Para Guilherme Dias as atitudes tomadas por Bolsonaro em sua primeira semana de governo como, por exemplo, a transferência da demarcação de terras indígenas e quilombolas para o Ministério da Agricultura, não são uma surpresa: “As ações adotadas nesse início de governo não surpreendem no sentido de serem novidades pois, foram apresentadas durante o processo eleitoral e a maioria da população votou nesse projeto. Talvez tenha havido uma falha na forma de comunicar para a população as agendas desses grupos, as agendas progressistas foram sendo vinculadas a piora das condições de vida da população, a corrupção, a destruição dos valores familiares, a um pretenso socialismo que teria vigorado no Brasil durante os governos de FHC (!), Lula e Dilma. Nós temos uma sociedade que questiona Direitos Humanos, isso não é à toa, é produto de uma construção narrativa que se mostrou consolidada nesse processo eleitoral e que segue se sofisticando. Se isso não for compreendido e se não forem compreendidas as demandas da população, não é possível pensar em mobilização significativa, em manifestações que pressionem o governo a rever suas posições”.

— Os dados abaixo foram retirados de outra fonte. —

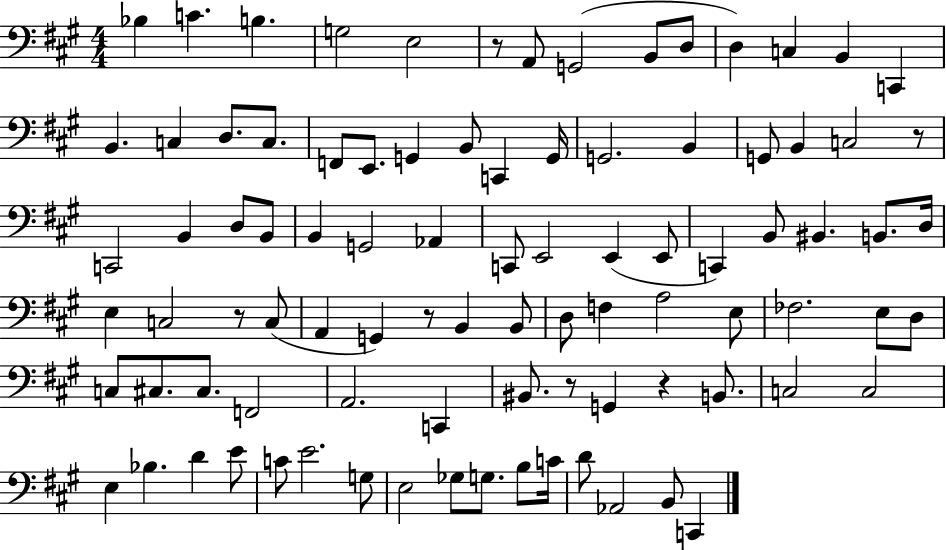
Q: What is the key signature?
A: A major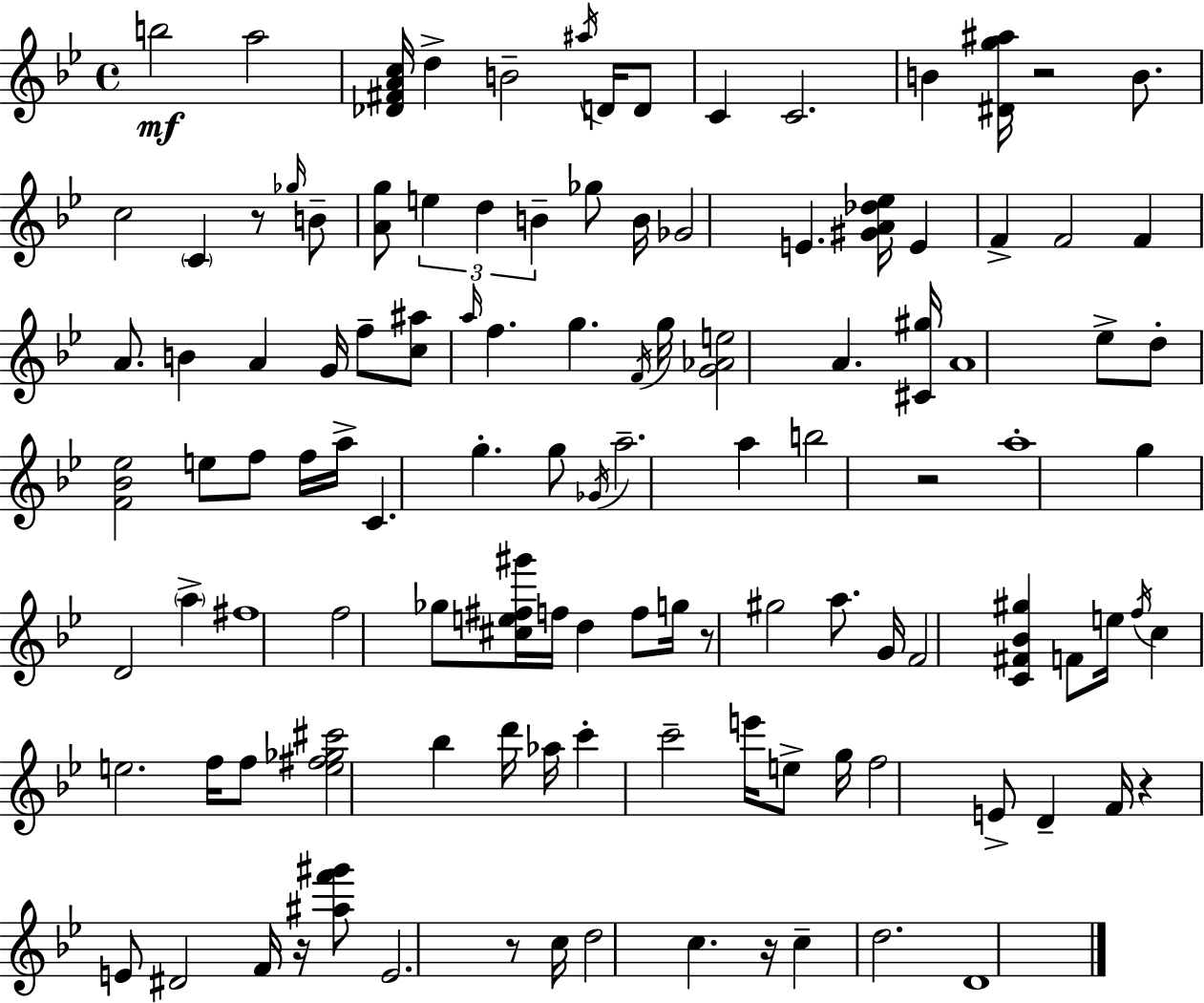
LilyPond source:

{
  \clef treble
  \time 4/4
  \defaultTimeSignature
  \key bes \major
  \repeat volta 2 { b''2\mf a''2 | <des' fis' a' c''>16 d''4-> b'2-- \acciaccatura { ais''16 } d'16 d'8 | c'4 c'2. | b'4 <dis' g'' ais''>16 r2 b'8. | \break c''2 \parenthesize c'4 r8 \grace { ges''16 } | b'8-- <a' g''>8 \tuplet 3/2 { e''4 d''4 b'4-- } | ges''8 b'16 ges'2 e'4. | <gis' a' des'' ees''>16 e'4 f'4-> f'2 | \break f'4 a'8. b'4 a'4 | g'16 f''8-- <c'' ais''>8 \grace { a''16 } f''4. g''4. | \acciaccatura { f'16 } g''16 <g' aes' e''>2 a'4. | <cis' gis''>16 a'1 | \break ees''8-> d''8-. <f' bes' ees''>2 | e''8 f''8 f''16 a''16-> c'4. g''4.-. | g''8 \acciaccatura { ges'16 } a''2.-- | a''4 b''2 r2 | \break a''1-. | g''4 d'2 | \parenthesize a''4-> fis''1 | f''2 ges''8 <cis'' e'' fis'' gis'''>16 | \break f''16 d''4 f''8 g''16 r8 gis''2 | a''8. g'16 f'2 <c' fis' bes' gis''>4 | f'8 e''16 \acciaccatura { f''16 } c''4 e''2. | f''16 f''8 <e'' fis'' ges'' cis'''>2 | \break bes''4 d'''16 aes''16 c'''4-. c'''2-- | e'''16 e''8-> g''16 f''2 e'8-> | d'4-- f'16 r4 e'8 dis'2 | f'16 r16 <ais'' f''' gis'''>8 e'2. | \break r8 c''16 d''2 c''4. | r16 c''4-- d''2. | d'1 | } \bar "|."
}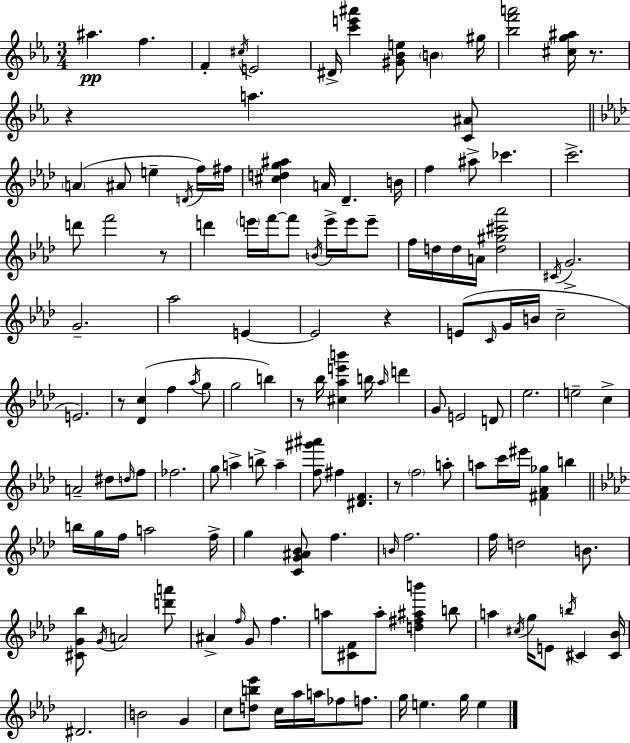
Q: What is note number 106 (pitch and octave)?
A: C#4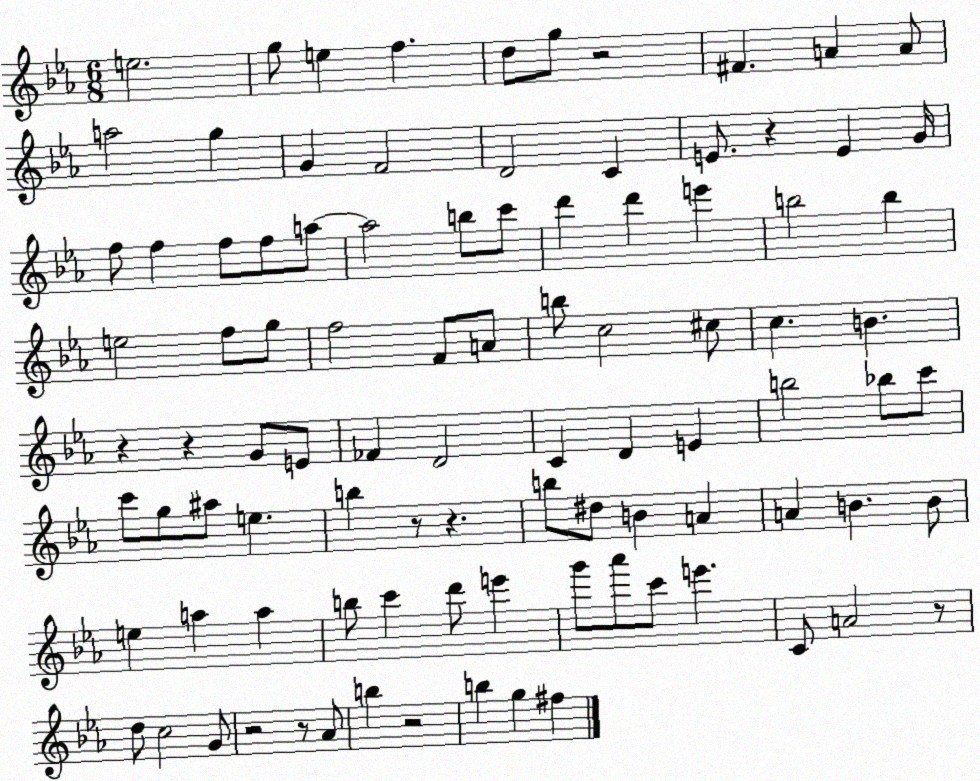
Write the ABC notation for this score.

X:1
T:Untitled
M:6/8
L:1/4
K:Eb
e2 g/2 e f d/2 g/2 z2 ^F A A/2 a2 g G F2 D2 C E/2 z E G/4 f/2 f f/2 f/2 a/2 a2 b/2 c'/2 d' d' e' b2 b e2 f/2 g/2 f2 F/2 A/2 b/2 c2 ^c/2 c B z z G/2 E/2 _F D2 C D E b2 _b/2 c'/2 c'/2 g/2 ^a/2 e b z/2 z b/2 ^d/2 B A A B B/2 e a a b/2 c' d'/2 e' g'/2 _a'/2 c'/2 e' C/2 A2 z/2 d/2 c2 G/2 z2 z/2 _A/2 b z2 b g ^f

Em relação a organização política atual, Guilherme Dias diz que temos uma divisão no campo da esquerda: “De um lado temos PSOL e PT com uma postura mais combativa e o bloco PDT-PSB-PCdoB com uma postura mais pragmática, mas ainda assim se opondo ao novo governo. Antes de Bolsonaro há uma disputa pela hegemonia no campo da esquerda que ameaça uma atuação mais integrada desses partidos. Por muito tempo o PT liderou esse grupo, mas hoje, com diversas lideranças presas e a contestação de um certo hegemonismo petista, a disputa pelo comando está colocada e tende a ser uma questão difícil de se resolver. Não acredito que os partidos de esquerda votem contra as suas convicções por causa dessa disputa, mas seguirá sendo difícil a formação de uma frente de oposição que atue em outras arenas além do Congresso. Em relação a Bolsonaro, esses partidos foram oposição até 2002 e ainda carregam a memória de serem minoria, da necessidade de usarem as minúcias dos regimentos do parlamento, o judiciário e alguns espaços na mídia para contestarem pautas do novo governo. Além disso, a oposição precisa compreender que há um campo novo de disputas e que a questão das narrativas é central para os processos eleitorais municipais de 2020 e gerais de 2022. Hoje os setores de extrema direita dominam esse campo e não serão derrotados se o centro-esquerda e a esquerda seguirem com práticas do século passado”.